### 任务说明
接着下面这篇谈专利侵权判赔数额的文章往下写,从其最后一句之后续起。

### 文本节选
________________________

来源:IPRdaily
作者:陈明涛、张峰、刘俊清 兰台知识产权团队
专利侵权数额判赔低,是所有知识产权人的“心病”。2015年4月1日,《专利法修改草案(征求意见稿)》引入了惩罚性赔偿制度。然而,我们认为,如果不能改观现有司法环境,不可能解决维权成本高、判赔低的问题,从而这一制度只是看上去很美罢了。
专利侵权判赔低,是所有知识产权人的“心病”
据不完全统计,近年来我国专利侵权诉讼中,侵犯发明专利胜诉案件平均判赔金额只有20万左右,侵犯实用新型、外观的判赔金更是分别低至十万、五万。专利侵权诉讼中,还有相当比例的案件以调解结案,调解赔偿额更是低于判赔金额。
2015年4月1日,国家知识产权局公布了《专利法修改草案(征求意见稿)》(以下简称《草案》),《草案》第六十五条第三款规定:“对于故意侵犯专利权的行为,人民法院可以根据侵权行为的情节、规模、损害后果等因素,将根据前两款所确定的赔偿数额提高至二到三倍。”这就是所谓的惩罚性赔偿制度。

________________________

### 数据列表
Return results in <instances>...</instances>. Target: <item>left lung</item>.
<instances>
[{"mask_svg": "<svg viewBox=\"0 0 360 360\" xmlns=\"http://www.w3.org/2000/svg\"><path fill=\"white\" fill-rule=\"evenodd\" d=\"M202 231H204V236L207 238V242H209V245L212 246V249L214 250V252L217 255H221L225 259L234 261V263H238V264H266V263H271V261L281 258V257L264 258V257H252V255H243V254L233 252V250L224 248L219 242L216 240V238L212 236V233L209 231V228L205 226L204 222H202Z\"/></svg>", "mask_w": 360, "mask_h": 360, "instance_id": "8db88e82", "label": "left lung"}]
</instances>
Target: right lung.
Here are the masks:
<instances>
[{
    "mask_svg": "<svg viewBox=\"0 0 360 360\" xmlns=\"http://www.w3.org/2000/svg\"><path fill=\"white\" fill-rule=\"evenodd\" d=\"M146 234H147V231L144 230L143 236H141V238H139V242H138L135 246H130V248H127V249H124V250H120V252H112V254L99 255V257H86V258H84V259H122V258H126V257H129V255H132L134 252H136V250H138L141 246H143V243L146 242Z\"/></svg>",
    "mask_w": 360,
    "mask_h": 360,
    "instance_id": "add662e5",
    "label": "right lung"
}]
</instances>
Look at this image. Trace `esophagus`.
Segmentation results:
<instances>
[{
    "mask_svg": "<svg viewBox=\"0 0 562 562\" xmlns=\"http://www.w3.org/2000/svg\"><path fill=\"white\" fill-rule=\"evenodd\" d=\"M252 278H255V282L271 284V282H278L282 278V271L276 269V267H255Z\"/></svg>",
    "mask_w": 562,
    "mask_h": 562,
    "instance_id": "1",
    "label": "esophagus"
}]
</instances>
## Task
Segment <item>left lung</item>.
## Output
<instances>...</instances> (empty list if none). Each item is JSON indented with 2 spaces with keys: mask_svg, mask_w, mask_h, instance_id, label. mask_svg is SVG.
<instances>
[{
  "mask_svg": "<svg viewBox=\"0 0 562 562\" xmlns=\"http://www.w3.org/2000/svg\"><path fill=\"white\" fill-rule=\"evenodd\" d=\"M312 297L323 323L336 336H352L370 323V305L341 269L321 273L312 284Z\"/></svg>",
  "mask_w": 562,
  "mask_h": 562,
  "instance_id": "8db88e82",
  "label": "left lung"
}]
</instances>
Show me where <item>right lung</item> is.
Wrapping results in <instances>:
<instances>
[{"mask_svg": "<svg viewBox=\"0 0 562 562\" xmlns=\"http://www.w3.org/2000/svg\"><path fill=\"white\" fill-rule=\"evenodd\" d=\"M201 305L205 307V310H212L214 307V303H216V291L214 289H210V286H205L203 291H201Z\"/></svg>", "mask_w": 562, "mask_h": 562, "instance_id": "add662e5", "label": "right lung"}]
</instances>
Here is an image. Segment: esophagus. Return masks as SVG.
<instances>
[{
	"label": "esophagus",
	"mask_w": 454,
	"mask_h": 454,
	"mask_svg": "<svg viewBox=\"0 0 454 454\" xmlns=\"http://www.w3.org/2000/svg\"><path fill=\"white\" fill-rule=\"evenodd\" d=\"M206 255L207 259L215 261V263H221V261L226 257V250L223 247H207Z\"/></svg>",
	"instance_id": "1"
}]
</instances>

________________________

### 本题结果
然而,我们认为,在现有司法环境中,引入惩罚性赔偿制度也难以解决判赔低的问题。下面,我们就一起捋一捋判赔低的真正原因。
证据保全难以获准
证据保全,是指法院在起诉前或在对证据进行调查前,依据申请人、当事人的请求,或依职权对可能灭失或今后难以取得的证据,予以调查收集和固定保存的行为。专利侵权诉讼中,权利人一般需要举证证明被告实施了侵犯其专利的行为,并给其造成损失。侵权行为的举证,如果涉及产品专利,可以对侵权产品进行购买公证。但是,如果涉及方法专利,使用方法的行为在被告处,权利人难以获得全面的侵权方使用方法的证据。此种情况下,即需要向法院申请证据保全,请求法院查封、固定相关证据。
证据保全是权利人进行专利侵权诉讼的重要砝码。通常情况下,权利人难以获得侵权方关于侵权产品的进出口数据,或者销售数据。这些证据必须要在法院的帮助下才能够被固定、获取,而这些证据恰恰就是判定侵权方因侵权所获利益最直接、最充分的证据,是最终确定判赔数额的关键所在。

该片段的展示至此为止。